Salesforce/E1-Math-7B
Salesforce/E1-Math-7B is a 7.6 billion parameter language model fine-tuned from Skywork-OR1-Math-7B, featuring a 32768-token context length. It is specifically trained for Elastic Reasoning using a budget-constrained rollout strategy, enabling adaptive reasoning even when computational resources are limited. This model excels at mathematical tasks and generalizes effectively to varying budget constraints without additional training.
Loading preview...
E1-Math-7B: Elastic Reasoning for Mathematical Tasks
E1-Math-7B is a 7.6 billion parameter language model developed by Salesforce, fine-tuned from Skywork-OR1-Math-7B. Its core innovation lies in its Elastic Reasoning capability, achieved through a budget-constrained rollout strategy integrated into GRPO. This approach allows the model to adaptively reason, even when the thinking process is cut short, and to generalize effectively to unseen budget constraints without requiring further training.
Key Capabilities
- Adaptive Reasoning: Learns to reason efficiently under varying computational budgets.

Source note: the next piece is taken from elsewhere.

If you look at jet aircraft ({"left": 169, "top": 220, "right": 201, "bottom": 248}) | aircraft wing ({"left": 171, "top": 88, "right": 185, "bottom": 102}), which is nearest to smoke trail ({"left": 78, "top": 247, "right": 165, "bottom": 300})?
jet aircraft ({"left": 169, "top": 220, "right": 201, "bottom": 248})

- Mathematical Performance: Demonstrates improved accuracy on mathematical tasks compared to its base model, Skywork-OR1-Math-7B, particularly with increased token usage.
- Generalization: Maintains performance across different budget constraints without additional fine-tuning.
Performance Highlights
E1-Math-7B shows notable improvements in accuracy on mathematical benchmarks. For instance, at an average of 11768 tokens, it achieves 69.6% accuracy, outperforming Skywork-OR1-Math-7B's 68.3% at 13803 tokens. More significantly, its accuracy scales with token budget, reaching 32.9% at 3742 tokens, a substantial increase over the base model's 14.0% at 4023 tokens for a specific metric.
Ethical Considerations
This model is released for research purposes only, supporting an academic paper. Users are strongly advised to evaluate and address potential concerns regarding accuracy, safety, and fairness before deployment, especially in high-risk scenarios.